[Listed entries Boundary: Start]
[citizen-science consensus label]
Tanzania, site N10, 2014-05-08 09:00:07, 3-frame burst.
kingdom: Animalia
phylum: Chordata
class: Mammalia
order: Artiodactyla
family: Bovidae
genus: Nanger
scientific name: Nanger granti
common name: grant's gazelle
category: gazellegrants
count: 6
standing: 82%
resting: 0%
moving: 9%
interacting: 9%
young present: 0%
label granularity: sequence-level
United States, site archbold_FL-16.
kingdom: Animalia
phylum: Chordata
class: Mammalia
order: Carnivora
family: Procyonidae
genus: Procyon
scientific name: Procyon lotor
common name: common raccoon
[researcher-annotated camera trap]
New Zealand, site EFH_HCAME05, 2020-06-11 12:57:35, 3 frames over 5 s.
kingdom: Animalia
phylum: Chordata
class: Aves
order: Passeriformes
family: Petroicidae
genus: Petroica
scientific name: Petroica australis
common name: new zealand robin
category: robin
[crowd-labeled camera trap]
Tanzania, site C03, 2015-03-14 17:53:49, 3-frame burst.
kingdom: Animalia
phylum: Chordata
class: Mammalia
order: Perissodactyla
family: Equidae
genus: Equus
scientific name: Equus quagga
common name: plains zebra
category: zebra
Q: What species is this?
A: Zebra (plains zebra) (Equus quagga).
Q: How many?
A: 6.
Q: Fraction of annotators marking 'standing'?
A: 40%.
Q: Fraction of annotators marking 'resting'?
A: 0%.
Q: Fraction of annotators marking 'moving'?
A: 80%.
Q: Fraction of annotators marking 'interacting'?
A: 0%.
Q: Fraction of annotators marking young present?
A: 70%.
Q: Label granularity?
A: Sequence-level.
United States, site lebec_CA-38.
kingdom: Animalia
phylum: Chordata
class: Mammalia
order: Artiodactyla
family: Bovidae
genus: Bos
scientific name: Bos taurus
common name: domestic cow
[Listed entries Boundary: End]
• _Exercise details_: The required answer is the complete data, repeated exactly.

• _Task answer_:
[citizen-science consensus label]
Tanzania, site N10, 2014-05-08 09:00:07, 3-frame burst.
kingdom: Animalia
phylum: Chordata
class: Mammalia
order: Artiodactyla
family: Bovidae
genus: Nanger
scientific name: Nanger granti
common name: grant's gazelle
category: gazellegrants
count: 6
standing: 82%
resting: 0%
moving: 9%
interacting: 9%
young present: 0%
label granularity: sequence-level
United States, site archbold_FL-16.
kingdom: Animalia
phylum: Chordata
class: Mammalia
order: Carnivora
family: Procyonidae
genus: Procyon
scientific name: Procyon lotor
common name: common raccoon
[researcher-annotated camera trap]
New Zealand, site EFH_HCAME05, 2020-06-11 12:57:35, 3 frames over 5 s.
kingdom: Animalia
phylum: Chordata
class: Aves
order: Passeriformes
family: Petroicidae
genus: Petroica
scientific name: Petroica australis
common name: new zealand robin
category: robin
[crowd-labeled camera trap]
Tanzania, site C03, 2015-03-14 17:53:49, 3-frame burst.
kingdom: Animalia
phylum: Chordata
class: Mammalia
order: Perissodactyla
family: Equidae
genus: Equus
scientific name: Equus quagga
common name: plains zebra
category: zebra
Q: What species is this?
A: Zebra (plains zebra) (Equus quagga).
Q: How many?
A: 6.
Q: Fraction of annotators marking 'standing'?
A: 40%.
Q: Fraction of annotators marking 'resting'?
A: 0%.
Q: Fraction of annotators marking 'moving'?
A: 80%.
Q: Fraction of annotators marking 'interacting'?
A: 0%.
Q: Fraction of annotators marking young present?
A: 70%.
Q: Label granularity?
A: Sequence-level.
United States, site lebec_CA-38.
kingdom: Animalia
phylum: Chordata
class: Mammalia
order: Artiodactyla
family: Bovidae
genus: Bos
scientific name: Bos taurus
common name: domestic cow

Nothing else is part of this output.